On 6/13/2011 3:01 PM, m.roth@5-cent.us wrote:
Les Mikesell wrote:
On 6/13/2011 1:02 PM, m.roth@5-cent.us wrote:
We just went to replace the bridge/firewall services one one server with the same on another. It's pretty simple, and I literally cloned (w/ rsync) a third server that does this onto the one that will be the new one.Then copied the /etc/sysconfig/iptables from the one being replaced, and brought it up this morning.
Nope. We had to put everything back the way it was.
The new one sees the two or three servers behind the firewall, and we can ping them, from the new box. On one, we see IPP broadcasts; in fact, we see lots of broadcast packets using tcpdump. From outside, though, you can't see the servers. Trying to ping them, they see nothing. It seems to be the case that tcp and icmp packets are blocked, and we can't figure out why.
<snip> > Are the HWADDR= entries fixed up to match the actual hardware after the > copy? And does ifconfig show that your config actually set up what you > expected? CentOS isn't very predictable in terms of which NIC gets > which interface name.
Yes. And I made sure of that, before we started this excersize. (And my manager asked the same question - he's one of us, you see, *not* a PHB)

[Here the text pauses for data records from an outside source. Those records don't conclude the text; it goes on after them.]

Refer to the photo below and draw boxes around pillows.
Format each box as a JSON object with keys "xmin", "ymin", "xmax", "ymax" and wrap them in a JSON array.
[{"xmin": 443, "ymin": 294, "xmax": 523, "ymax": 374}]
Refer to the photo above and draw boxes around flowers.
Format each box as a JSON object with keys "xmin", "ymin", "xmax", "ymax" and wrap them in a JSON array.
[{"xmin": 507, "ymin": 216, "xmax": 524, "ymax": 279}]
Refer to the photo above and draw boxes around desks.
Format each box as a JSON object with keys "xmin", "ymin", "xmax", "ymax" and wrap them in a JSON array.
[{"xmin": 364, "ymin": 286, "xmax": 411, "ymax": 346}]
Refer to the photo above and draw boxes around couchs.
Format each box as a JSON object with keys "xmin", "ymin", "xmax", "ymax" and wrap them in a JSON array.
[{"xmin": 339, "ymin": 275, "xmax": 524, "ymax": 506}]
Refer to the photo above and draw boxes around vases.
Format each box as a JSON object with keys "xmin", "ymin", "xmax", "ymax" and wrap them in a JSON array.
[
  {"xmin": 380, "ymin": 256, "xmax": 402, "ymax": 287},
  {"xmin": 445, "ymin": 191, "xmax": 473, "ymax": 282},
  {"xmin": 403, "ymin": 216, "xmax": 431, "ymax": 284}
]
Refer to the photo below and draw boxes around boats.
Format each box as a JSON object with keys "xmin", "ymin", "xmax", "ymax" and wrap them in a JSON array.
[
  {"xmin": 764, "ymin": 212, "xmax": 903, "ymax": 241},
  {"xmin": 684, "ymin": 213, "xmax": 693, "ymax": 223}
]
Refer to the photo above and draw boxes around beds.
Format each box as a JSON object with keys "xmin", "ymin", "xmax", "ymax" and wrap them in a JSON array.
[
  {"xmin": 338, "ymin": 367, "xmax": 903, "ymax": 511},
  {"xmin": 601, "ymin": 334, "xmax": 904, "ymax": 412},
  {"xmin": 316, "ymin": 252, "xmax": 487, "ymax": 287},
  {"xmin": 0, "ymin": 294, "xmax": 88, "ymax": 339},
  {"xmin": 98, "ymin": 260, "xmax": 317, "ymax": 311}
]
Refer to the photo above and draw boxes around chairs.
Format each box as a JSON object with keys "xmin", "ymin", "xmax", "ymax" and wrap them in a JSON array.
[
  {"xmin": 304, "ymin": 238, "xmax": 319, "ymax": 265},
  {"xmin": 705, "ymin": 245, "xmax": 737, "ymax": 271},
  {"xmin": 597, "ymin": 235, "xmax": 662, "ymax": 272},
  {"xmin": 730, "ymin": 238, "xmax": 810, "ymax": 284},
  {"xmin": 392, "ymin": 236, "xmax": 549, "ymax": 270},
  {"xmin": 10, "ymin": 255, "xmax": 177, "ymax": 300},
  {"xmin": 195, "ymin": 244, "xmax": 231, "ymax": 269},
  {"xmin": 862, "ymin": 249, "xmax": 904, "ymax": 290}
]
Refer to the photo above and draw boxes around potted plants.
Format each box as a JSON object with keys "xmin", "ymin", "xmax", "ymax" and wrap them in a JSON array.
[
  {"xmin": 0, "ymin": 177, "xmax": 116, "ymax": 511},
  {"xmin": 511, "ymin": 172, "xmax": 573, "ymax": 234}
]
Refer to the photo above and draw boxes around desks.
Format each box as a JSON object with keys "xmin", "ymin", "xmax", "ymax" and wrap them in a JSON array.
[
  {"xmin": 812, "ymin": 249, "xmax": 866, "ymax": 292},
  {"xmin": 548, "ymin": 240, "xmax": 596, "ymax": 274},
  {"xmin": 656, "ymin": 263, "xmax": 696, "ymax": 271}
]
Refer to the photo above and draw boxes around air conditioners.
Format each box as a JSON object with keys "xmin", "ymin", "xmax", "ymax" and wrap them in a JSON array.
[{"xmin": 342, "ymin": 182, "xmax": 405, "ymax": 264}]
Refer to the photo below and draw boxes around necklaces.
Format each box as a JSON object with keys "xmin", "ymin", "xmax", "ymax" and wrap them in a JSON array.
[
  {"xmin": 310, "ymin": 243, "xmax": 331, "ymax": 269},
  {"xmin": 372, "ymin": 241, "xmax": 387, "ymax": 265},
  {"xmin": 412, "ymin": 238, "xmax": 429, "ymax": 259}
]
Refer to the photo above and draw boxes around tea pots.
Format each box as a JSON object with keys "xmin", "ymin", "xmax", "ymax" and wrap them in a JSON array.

I missed that 'from outside' part before. If that means on the other side of a router, note that routers generally have a 20 minute arp cache so when you move the IP to a different MAC address you either have to wait a long time or log into the router and 'clear arp' before things will work again. There's probably a way to make the interface send a gratuitous arp that the router will catch, but I don't know it off the top of my head.